Designing the Backup and Restore on a Cisco UMG Controlled Network
A Cisco UMG uses the FTP server for backup and restore with two options:
•Configuration only backup and restore— Backs up all the system configuration including the peer gateways, manually configured endpoints (older version Cisco Unity Express, Cisco Unity, and Avaya Interchange), registration credentials, NAT configuration, default route, and other system configuration information as displayed by the show startup-config command.
•Configuration plus data backup and restore — In addition to backing up the entire system configuration, also backs up dynamic operational data that the Cisco UMG requires during runtime, such as auto-registered endpoint information, directory information from the local endpoints, and snapshots of the system distribution list and the system broadcast message.
Restrictions
•The directory and endpoint information advertised from the peer Cisco UMGs is not backed up.
•Backup and restore can only occur in offline mode.
Best Practices
The best practices with the Cisco UMG backup and restore are:
•We do not recommend performing data-only backups and restores. Performing data-only backup may introduce system inconsistencies because the conflicts the between existing configuration and the data being restored.

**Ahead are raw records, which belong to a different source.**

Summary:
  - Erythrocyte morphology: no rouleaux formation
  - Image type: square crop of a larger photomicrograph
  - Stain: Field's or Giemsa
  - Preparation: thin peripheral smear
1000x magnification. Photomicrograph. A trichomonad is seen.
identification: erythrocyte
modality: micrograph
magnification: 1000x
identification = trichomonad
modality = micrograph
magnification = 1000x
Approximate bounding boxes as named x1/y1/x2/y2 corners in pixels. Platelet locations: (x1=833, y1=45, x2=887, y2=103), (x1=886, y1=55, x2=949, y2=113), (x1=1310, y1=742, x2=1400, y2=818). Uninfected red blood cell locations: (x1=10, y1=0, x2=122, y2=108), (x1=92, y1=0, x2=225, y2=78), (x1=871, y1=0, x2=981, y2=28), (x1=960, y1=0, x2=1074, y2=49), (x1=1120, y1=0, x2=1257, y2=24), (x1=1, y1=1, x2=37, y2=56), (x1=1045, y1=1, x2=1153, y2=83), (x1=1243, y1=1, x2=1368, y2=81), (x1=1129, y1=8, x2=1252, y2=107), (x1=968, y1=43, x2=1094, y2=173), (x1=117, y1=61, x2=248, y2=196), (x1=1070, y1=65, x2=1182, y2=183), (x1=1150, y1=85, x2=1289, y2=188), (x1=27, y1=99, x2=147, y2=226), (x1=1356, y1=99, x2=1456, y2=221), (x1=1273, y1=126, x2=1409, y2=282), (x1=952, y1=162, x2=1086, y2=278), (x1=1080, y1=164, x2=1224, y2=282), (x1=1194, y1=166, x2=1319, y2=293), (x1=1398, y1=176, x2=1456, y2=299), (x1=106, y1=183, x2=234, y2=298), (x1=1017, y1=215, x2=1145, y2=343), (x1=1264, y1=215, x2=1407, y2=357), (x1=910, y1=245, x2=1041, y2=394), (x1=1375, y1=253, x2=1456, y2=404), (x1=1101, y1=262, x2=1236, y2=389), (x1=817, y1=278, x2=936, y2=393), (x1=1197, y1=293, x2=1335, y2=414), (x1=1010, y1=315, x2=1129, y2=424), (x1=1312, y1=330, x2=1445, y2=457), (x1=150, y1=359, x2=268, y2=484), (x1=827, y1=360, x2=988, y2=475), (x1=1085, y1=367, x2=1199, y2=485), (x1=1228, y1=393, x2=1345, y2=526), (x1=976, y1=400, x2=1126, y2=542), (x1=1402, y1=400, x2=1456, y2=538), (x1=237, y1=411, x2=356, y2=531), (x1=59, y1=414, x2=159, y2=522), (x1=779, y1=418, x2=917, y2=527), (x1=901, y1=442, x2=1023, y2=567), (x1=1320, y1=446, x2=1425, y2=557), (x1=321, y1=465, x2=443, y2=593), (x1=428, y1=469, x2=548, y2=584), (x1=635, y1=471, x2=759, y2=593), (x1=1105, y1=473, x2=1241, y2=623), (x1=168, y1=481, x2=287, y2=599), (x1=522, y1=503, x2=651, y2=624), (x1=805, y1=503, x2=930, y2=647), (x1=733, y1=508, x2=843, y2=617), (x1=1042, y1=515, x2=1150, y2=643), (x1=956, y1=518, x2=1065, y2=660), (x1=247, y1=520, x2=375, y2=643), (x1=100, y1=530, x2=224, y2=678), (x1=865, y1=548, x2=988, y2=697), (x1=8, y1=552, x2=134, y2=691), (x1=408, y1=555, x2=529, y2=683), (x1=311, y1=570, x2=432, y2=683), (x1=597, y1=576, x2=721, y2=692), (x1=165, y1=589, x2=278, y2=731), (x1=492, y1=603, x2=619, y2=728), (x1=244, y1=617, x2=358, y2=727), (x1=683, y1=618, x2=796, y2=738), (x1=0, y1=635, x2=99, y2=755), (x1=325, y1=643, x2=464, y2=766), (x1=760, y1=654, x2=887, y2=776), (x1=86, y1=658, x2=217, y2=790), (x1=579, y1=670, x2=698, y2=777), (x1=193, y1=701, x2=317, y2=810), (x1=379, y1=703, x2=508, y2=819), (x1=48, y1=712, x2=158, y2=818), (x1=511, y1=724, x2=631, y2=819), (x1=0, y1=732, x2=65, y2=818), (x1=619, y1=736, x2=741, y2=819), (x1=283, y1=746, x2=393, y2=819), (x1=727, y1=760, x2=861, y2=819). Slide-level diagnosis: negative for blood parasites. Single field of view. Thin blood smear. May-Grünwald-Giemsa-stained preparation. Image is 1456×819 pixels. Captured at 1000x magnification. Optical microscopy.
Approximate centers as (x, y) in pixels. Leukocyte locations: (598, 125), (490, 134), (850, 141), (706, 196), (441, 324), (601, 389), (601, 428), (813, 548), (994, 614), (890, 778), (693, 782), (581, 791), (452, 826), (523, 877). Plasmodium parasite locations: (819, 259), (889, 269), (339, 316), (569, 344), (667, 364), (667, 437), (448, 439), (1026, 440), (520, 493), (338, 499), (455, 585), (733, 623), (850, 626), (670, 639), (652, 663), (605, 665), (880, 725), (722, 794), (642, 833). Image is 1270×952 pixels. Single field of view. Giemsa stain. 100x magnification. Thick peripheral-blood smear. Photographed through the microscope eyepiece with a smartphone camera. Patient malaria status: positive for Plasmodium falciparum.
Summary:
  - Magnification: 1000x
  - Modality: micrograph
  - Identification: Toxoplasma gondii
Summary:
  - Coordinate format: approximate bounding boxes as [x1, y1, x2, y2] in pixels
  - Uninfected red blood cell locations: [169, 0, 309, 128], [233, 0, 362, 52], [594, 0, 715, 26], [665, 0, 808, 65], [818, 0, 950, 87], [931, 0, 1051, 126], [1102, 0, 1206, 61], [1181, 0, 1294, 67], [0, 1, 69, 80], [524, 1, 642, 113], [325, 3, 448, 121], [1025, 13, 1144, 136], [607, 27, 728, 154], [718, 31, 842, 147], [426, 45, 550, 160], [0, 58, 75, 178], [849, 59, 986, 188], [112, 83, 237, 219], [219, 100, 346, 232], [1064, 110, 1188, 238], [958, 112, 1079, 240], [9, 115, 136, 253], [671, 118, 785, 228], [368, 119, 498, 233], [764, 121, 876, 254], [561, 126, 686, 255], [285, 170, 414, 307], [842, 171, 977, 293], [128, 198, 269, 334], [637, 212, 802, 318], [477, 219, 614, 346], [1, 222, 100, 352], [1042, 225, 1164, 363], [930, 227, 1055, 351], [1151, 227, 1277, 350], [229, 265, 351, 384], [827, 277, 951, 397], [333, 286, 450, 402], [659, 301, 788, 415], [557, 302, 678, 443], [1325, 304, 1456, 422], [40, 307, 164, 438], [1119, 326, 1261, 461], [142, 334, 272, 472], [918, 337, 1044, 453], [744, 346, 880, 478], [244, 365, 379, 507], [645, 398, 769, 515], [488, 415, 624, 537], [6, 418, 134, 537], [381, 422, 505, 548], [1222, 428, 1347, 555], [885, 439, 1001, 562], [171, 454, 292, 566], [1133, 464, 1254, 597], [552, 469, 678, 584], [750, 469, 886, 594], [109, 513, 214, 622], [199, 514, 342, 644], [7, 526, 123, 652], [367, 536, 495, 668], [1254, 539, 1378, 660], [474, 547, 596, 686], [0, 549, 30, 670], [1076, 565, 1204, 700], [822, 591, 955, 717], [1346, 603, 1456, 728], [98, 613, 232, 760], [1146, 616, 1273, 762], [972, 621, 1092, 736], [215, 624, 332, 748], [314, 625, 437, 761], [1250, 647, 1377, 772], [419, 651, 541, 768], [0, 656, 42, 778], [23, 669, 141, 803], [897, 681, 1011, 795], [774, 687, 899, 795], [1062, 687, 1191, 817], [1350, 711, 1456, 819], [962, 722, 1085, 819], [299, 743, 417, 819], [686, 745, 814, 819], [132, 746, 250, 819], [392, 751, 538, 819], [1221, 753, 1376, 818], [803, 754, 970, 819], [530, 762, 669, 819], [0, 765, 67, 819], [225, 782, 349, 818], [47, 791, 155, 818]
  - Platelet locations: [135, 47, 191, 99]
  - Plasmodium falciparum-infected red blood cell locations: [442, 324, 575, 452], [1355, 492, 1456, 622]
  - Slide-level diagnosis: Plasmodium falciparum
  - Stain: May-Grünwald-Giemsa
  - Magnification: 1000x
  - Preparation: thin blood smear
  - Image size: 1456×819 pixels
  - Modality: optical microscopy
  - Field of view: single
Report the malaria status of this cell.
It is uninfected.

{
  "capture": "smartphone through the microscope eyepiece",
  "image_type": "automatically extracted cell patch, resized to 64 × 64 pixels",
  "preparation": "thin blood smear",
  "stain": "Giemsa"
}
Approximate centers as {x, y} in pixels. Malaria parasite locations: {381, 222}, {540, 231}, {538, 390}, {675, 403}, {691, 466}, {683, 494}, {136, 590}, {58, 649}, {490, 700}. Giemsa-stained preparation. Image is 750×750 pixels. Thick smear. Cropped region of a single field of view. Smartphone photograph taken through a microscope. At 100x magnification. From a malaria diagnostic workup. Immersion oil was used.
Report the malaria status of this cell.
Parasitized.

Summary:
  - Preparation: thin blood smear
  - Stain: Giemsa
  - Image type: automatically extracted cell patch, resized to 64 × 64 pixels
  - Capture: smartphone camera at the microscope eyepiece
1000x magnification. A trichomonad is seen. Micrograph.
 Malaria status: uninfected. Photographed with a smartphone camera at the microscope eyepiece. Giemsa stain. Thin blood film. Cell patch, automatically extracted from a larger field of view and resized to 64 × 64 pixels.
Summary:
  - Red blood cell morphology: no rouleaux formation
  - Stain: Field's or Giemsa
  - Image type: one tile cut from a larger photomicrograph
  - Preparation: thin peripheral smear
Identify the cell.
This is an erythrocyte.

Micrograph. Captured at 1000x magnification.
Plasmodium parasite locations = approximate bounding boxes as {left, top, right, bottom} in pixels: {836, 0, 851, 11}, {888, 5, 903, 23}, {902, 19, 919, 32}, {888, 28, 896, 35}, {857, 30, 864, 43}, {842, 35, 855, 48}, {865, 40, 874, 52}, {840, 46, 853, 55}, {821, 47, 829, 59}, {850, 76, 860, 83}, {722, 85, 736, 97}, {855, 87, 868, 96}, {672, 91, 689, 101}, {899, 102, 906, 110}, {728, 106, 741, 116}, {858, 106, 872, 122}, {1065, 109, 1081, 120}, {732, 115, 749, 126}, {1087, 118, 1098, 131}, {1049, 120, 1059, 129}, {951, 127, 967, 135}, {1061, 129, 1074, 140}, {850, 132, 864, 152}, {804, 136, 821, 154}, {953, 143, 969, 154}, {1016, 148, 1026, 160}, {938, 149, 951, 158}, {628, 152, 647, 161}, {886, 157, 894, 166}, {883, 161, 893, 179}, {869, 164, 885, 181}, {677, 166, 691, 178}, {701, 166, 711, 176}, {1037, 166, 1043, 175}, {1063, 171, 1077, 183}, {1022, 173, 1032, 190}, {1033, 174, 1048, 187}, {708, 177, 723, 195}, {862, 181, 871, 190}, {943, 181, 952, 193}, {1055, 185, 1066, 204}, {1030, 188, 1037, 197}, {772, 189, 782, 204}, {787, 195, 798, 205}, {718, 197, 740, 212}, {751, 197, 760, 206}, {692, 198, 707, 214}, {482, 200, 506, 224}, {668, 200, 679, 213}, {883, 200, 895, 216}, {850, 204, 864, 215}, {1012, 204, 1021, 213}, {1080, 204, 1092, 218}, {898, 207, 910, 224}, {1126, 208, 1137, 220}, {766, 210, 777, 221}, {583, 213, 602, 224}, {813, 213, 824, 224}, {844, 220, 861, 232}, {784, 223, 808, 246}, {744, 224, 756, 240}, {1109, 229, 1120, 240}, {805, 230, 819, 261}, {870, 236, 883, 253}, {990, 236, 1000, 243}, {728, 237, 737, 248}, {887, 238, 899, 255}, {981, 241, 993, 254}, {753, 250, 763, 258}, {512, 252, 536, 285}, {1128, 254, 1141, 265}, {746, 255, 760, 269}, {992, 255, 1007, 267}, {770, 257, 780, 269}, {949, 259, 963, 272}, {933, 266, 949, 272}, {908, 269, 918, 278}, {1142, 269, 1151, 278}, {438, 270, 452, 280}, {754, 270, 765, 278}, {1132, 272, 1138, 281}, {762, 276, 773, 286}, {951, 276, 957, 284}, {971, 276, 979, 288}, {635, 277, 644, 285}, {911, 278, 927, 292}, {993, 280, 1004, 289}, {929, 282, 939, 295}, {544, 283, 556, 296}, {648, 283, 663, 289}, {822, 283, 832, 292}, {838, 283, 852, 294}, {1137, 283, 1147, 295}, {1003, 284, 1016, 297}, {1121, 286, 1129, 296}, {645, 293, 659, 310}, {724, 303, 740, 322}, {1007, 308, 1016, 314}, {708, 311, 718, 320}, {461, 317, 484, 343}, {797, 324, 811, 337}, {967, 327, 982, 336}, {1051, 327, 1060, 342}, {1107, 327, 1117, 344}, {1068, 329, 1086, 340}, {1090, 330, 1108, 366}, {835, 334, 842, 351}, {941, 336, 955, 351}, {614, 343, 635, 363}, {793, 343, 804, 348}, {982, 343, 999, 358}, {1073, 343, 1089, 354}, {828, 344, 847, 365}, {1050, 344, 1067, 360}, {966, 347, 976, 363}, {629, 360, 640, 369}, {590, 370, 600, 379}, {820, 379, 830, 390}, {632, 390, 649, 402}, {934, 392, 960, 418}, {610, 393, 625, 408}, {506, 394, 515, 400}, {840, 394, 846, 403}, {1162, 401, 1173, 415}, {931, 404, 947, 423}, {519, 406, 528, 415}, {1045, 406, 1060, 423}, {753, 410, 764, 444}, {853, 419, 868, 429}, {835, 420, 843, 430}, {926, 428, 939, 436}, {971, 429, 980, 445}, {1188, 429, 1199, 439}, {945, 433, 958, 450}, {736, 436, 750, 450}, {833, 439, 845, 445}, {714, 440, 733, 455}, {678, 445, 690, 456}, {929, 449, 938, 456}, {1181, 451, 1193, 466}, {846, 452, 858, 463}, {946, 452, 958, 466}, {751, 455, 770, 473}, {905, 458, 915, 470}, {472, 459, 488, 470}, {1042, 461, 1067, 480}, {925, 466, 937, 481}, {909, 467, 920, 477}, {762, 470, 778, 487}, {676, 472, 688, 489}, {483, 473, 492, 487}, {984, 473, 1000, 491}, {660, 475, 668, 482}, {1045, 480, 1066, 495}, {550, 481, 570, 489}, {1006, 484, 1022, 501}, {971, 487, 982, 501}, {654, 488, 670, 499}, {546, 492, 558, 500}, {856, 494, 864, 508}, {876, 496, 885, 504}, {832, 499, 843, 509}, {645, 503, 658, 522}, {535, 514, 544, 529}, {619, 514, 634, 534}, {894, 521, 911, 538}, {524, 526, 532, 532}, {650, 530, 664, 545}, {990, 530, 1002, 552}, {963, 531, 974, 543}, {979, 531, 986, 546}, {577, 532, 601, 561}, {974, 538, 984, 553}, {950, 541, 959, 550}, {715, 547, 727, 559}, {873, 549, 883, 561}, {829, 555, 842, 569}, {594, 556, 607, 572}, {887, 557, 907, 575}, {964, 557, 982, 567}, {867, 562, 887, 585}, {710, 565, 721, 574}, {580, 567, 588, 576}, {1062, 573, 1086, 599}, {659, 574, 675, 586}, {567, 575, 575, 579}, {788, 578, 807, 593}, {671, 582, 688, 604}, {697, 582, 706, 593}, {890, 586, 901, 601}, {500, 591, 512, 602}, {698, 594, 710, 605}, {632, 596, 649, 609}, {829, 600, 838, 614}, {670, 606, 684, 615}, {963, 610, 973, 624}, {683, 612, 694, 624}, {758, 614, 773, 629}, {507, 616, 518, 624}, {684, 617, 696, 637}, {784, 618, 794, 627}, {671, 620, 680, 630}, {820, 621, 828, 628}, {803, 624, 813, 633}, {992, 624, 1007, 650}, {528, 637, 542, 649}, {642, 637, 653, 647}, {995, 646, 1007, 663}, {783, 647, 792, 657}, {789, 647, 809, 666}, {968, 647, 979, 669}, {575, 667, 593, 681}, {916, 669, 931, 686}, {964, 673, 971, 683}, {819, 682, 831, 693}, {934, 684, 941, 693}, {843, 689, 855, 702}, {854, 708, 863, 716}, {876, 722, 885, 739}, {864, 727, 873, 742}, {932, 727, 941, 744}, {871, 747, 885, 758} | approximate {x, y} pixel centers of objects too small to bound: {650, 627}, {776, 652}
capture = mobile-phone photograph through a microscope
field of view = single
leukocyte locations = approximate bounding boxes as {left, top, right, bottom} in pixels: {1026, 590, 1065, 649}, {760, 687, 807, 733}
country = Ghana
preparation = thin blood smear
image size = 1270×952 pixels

•Perform a copy running-configuration startup-config or write memory before the backup to ensure the system consistency across backup and restore.
•The snapshot information of the system distribution list and system broadcast message can be changed during backup and restore procedures. You should perform a manual synchronization of the SDL/SBM from/to the peer Cisco UMGs.
•Avoid security concerns by ensuring the appropriate secure tunnel is setup between the Cisco UMG host router and the FTP server.
•The storage of backup files is only as secure as the access to the FTP server. The files are not encrypted unless an offline utility is used to encrypt these files after Cisco UMG has completed its backup (and decrypt them again before attempting a restore operation).